- Stylistic origins: dance music, traditional edo music
- Cultural origins: 1970s Nigeria
- Typical instruments: Varies

Regional scenes
- Nigeria

Local scenes
- Edo State

= Edo Funk =

Nigerian musical genre

Edo funk is a musical style from Benin City, Edo State, created in the early 1970s. The Edo Funk music genre is a cosmopolitan popular dance music with integrating elements from the native Edo culture and fusing them with new sound effects coming from Nigerian night-clubs. Nick Roseblade describes Edo Funk as "[a] hybrid music that mixed traditional rhythms, jazz horns, driving drums, day-glo keyboards, and wonky guitars. It reduced everything down to the bare minimum."

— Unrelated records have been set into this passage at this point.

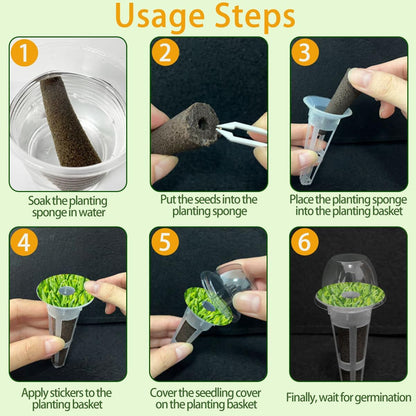 Usage Steps

1

Soak the planting sponge in water

2

Put the seeds into the planting sponge

3

Place the planting sponge into the planting basket

4

Apply stickers to the planting basket

5

Cover the seedling cover on the planting basket

6

Finally, wait for germination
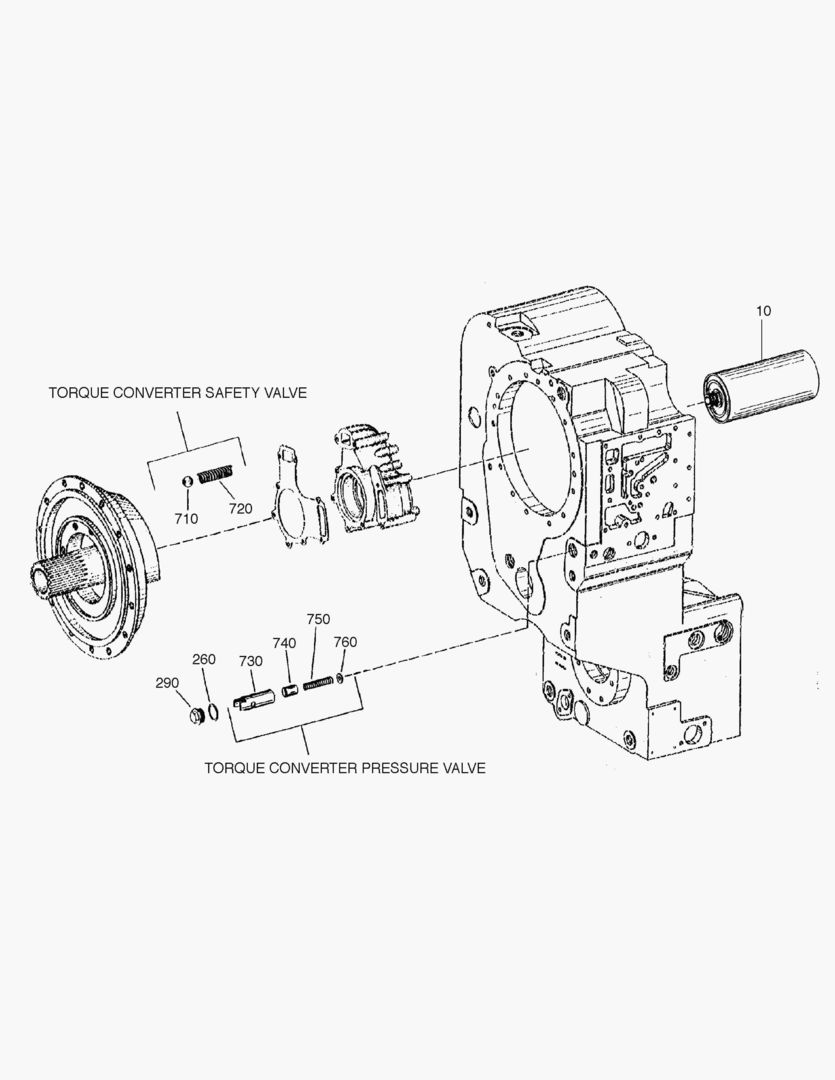 10

TORQUE CONVERTER SAFETY VALVE

710

720

750

740

760

730

260

290

TORQUE CONVERTER PRESSURE VALVE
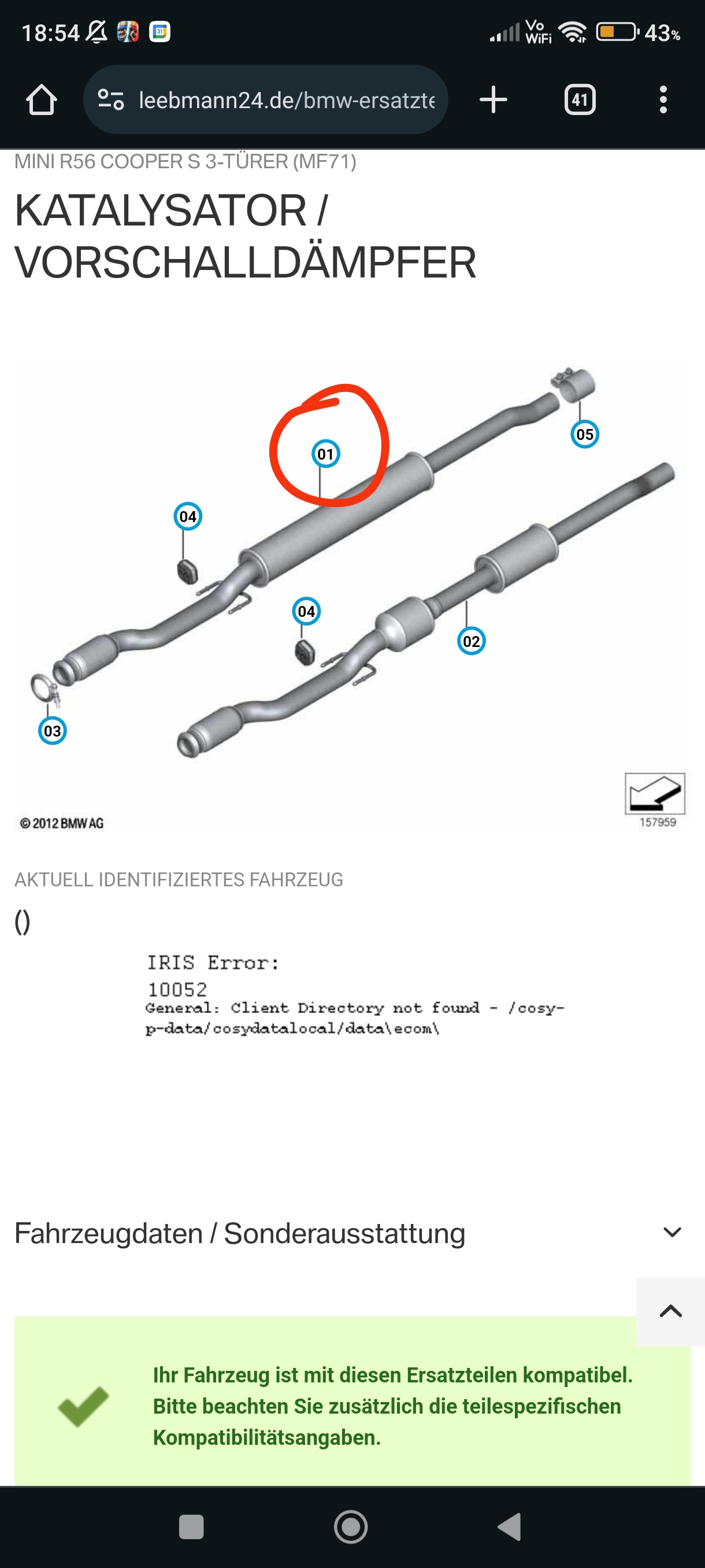 18:54 Vo WiFi 43%

leebmann24.de/bmw-ersatzte

41

MINI R56 COOPER S 3-TÜRER (MF71)

KATALYSATOR / VORSCHALLDÄMPFER

01

05

04

04

02

03

© 2012 BMW AG

157959

AKTUELL IDENTIFIZIERTES FAHRZEUG

()

IRIS Error:
10052
General: Client Directory not found - /cosy-p-data/cosydatalocal/data\ecom\

Fahrzeugdaten / Sonderausstattung

Ihr Fahrzeug ist mit diesen Ersatzteilen kompatibel. Bitte beachten Sie zusätzlich die teilespezifischen Kompatibilitätsangaben.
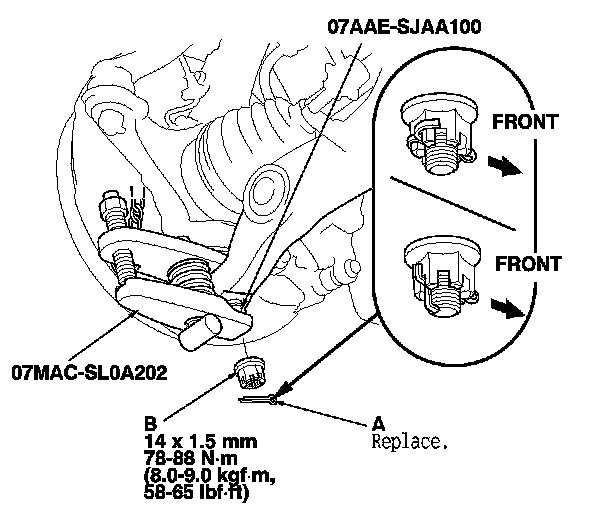 07AAE-SJAA100

FRONT

FRONT

07MAC-SL0A202

B
14 x 1.5 mm
78-88 N·m
(8.0-9.0 kgf·m,
58-65 lbf·ft)

A
Replace.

Edo Funk's pioneers and best known exponent is Victor Uwaifo, who has released a series of Edo Funk album recordings starting in the 1970s with other Edo musicians such as Akaba Man, Osayomore Joseph, Ukodo, Fabomo and Collins Oke. Ekassa and Akwete were also the sub genres of Edo Funk, to interpret the traditional Benin sound.

In 2021, German Record label Analog Africa released Edo Funk Explosion Vol. 1, a compilation of song by Victor Uwaifo, Osayomore Joseph and Akaba Man.